É certo que algumas medidas da Era Trump que dependem apenas de atos executivos poderão ser desfeitas rapidamente. Biden mostrou avidez em fazê-lo, pois em movimento inédito, exonerou o chefe da National Labor Relations Board, nomeado pelo ex-presidente republicano, antes do término do seu mandato, uma medida controversa que vem sendo questionada pela oposição e que poderá até mesmo ser judicializada, pois o cargo é preenchido após aprovação do Senado.  Uma boa questão para se avaliar o ímpeto reformista de Biden é a norma aprovada recentemente pela NLRB sobre responsabilidade solidária em processos de terceirização (“joint employer”).  Durante a gestão Obama, a NLRB, sob controle democrata, havia aprovado norma mais favorável aos empregados, seguindo a tendência de decisões do judiciário federal, mas o governo Trump a revogou em fevereiro do ano passado.

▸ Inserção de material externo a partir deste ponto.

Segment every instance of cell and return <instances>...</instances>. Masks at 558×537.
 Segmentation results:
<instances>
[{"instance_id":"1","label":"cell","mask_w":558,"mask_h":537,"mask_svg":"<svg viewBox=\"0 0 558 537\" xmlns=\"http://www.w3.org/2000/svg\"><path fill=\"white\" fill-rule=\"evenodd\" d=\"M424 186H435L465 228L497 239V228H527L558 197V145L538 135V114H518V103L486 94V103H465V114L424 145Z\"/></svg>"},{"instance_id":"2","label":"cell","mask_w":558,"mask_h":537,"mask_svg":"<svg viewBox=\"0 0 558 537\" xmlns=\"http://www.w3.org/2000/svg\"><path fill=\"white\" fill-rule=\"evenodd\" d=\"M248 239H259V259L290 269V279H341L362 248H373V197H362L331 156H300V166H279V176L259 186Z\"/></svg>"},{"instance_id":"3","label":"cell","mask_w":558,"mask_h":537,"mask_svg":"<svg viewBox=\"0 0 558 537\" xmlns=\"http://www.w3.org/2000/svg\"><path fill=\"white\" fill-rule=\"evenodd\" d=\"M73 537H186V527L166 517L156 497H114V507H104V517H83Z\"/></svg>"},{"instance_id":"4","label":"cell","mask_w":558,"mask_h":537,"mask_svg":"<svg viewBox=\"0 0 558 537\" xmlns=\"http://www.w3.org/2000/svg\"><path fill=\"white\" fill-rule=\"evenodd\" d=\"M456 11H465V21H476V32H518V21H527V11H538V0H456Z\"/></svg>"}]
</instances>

No Congresso, é necessário observar sobretudo a tramitação do projeto de lei assinado por toda a bancada Democrata da Câmara dos Representantes, logo após a decisão da Suprema Corte no caso Epic Systems. A norma apresentada no legislativo afasta a decisão da Corte, proibindo cláusulas compromissórias de arbitragem no contrato de trabalho (isso é possível porque o julgamento foi proferido em interpretação de leis federais conflitantes e não em hipótese de controle de constitucionalidade).

Outra batalha será o prometido aumento do salário mínimo federal para U$ 15,00 (desde 2009 congelado em U$ 7,25), de forma escalonada ao longo dos próximos cinco anos (valor já praticado em muitos Estados e Condados controlados pelo Partido Democrata).  Esse será, talvez, o teste de fogo para se medir ímpeto da agenda trabalhista do Presidente Biden.

Cássio Casagrande é Doutor em Ciência Política, Professor de Direito Constitucional da graduação e mestrado (PPGDC) da Universidade Federal Fluminense – UFF. Procurador do Ministério Público do Trabalho no Rio de Janeiro.